ドラゴンがやられたからか、他のグリーンモンスターたちが逃走を始めた。弓持ちのプレイヤーがそれに対して掃討射撃を開始し、あっという間に西門前にはモンスターの姿は一匹も見えなくなった。
「よし! 余力のある奴は他の門へ救援急げ! 無理そうな奴はここで守りを固めるんだ! あいつらが戻って来るかもしれないからな!」
そんな声が聞こえてきて、やっとドラゴンを倒したというのに、慌ただしくみんなが動き始めた。忙しないねえ。
その光景を見ていた僕に、『炸裂弾』をくれたキールさんが片手を挙げて近寄ってきた。
「よう! やったな! お疲れさん!」
「あ、どうも。助かりました」
「いいってことよ。それでお前さんこの後どうする? 俺たちはこのままギルマスのいる東門へ向かうが……」
「ギルドのみんなと話して決めます。なるべく東門へ行くようにはするつもりですけど」
「そうか。じゃあ向こうで待ってるぜ。あとでな!」
キールさんはローブを翻し、マティーニさんと門の中へと消えて行った。マティーニさん、一言も喋らなかったな。
「シロさん! やりましたね!」
城壁の上にいたレンが、ウェンディさんとともにこちらへとやって来る。
「レンもお疲れ」
「私はあんまり活躍できませんでした。最近生産系ばかりに偏っていたので……。今回のことを教訓にして、少しスキル構成を考えようと思います」
真面目だなぁ。真面目過ぎる気もするけど。ミウラと足して二で割るといい感じなんじゃないかねえ。

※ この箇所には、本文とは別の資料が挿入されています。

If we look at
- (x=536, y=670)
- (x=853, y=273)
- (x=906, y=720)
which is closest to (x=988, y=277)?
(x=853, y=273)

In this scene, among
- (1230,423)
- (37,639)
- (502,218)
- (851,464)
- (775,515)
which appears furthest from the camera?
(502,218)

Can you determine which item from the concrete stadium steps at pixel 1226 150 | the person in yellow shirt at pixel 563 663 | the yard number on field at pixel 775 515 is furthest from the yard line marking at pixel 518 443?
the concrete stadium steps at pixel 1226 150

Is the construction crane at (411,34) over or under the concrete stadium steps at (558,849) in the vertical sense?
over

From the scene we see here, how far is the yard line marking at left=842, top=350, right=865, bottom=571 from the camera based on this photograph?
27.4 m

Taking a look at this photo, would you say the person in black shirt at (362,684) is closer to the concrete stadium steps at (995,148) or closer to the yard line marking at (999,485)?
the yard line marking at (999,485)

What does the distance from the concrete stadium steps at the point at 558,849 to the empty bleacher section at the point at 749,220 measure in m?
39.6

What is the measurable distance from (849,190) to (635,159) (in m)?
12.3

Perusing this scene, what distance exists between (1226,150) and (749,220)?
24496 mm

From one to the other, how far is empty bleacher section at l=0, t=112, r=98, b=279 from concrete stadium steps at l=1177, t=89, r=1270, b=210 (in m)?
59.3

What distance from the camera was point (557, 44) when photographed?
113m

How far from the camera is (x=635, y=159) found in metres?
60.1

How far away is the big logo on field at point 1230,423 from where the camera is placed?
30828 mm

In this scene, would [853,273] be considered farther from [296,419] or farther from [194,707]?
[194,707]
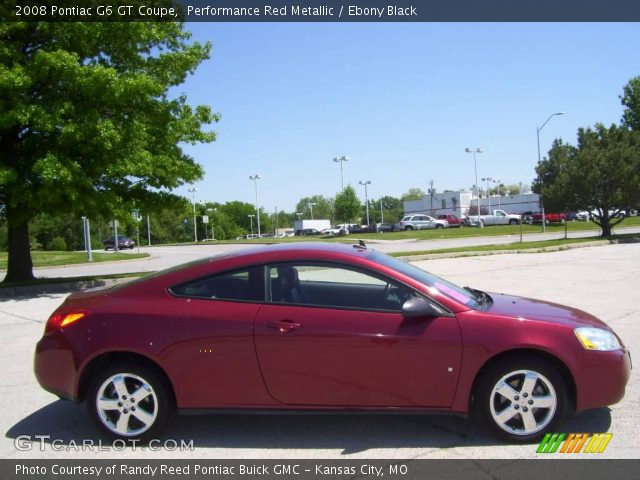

「はー、さすがにイベント戦はしんどいね。どんだけMPがあっても足りないよ」
リゼルがボヤきながら合流する。リゼルはドラゴンに攻撃しつつも、それ以外のモンスターを僕らに寄せ付けないようにしていたらしい。
「さっき渡した『マナポーション』は?」
「一本使っちゃった。残り一本だよ。完全に準備不足だねえ」
まあそれは仕方がない。突発的なイベントだったんだし。そんなことをリゼルと話していると、ミウラとシズカもこちらにやって来た。
「あ、レン! 見た⁉︎ あたしとシロ兄ちゃんのコンビネーション攻撃! すごかったでしょ!」
「む〜。ミウラちゃんばっかりズルい」
「? なに怒ってんの?」
「あらあら」
なぜか拗ねるレンとキョトンとするミウラ。それを見ておかしそうに笑うシズカの視線がこちらを向いているような気がするが、なんでだ? ま、いいや。
「この後どうする? 実はフレンド交換した知り合いのギルドが東門で戦っているんだ。できれば救援に行きたいんだけど」
「あ、さっきの魔法使いのおっちゃんのギルド?」
僕と一緒にキールさんと会ったミウラが口を挟んでくる。おっちゃんって……。キールさん、二十歳過ぎくらいだったろ。いや、中身も二十歳過ぎかどうかはわからないけどさあ。喋りはオッサン臭かったかもしれんが。
「そういう事情があるなら私は構いませんよ」
「お嬢様がそうおっしゃるのでしたら、私もそれで」
「私も構いませんわ」
「ちょっとMPに不安があるけど、私もいいよ」
「あたしも。次はもっとうまく立ち回るよ!」
全員OKのようだ。
「よし、じゃあ町の中を通って反対側の東門へ向かおう」
「はい!」
僕らはギムレットさんやカシスさんのギルド【カクテル】が戦っている東門へ向けて走り出した。
【DWO ちょこっと解説】
■【錬金術】スキルについて
【錬金術】は特殊なアイテムを生み出すことができるスキルであるが、素材も特殊であったり、貴重な物が多いため、かなりの資金が必要なスキルでもある。また、特殊な薬品を調合し、付与術師のように、特殊効果を付与して、仲間をサポートしたり、敵を弱体化することもできる。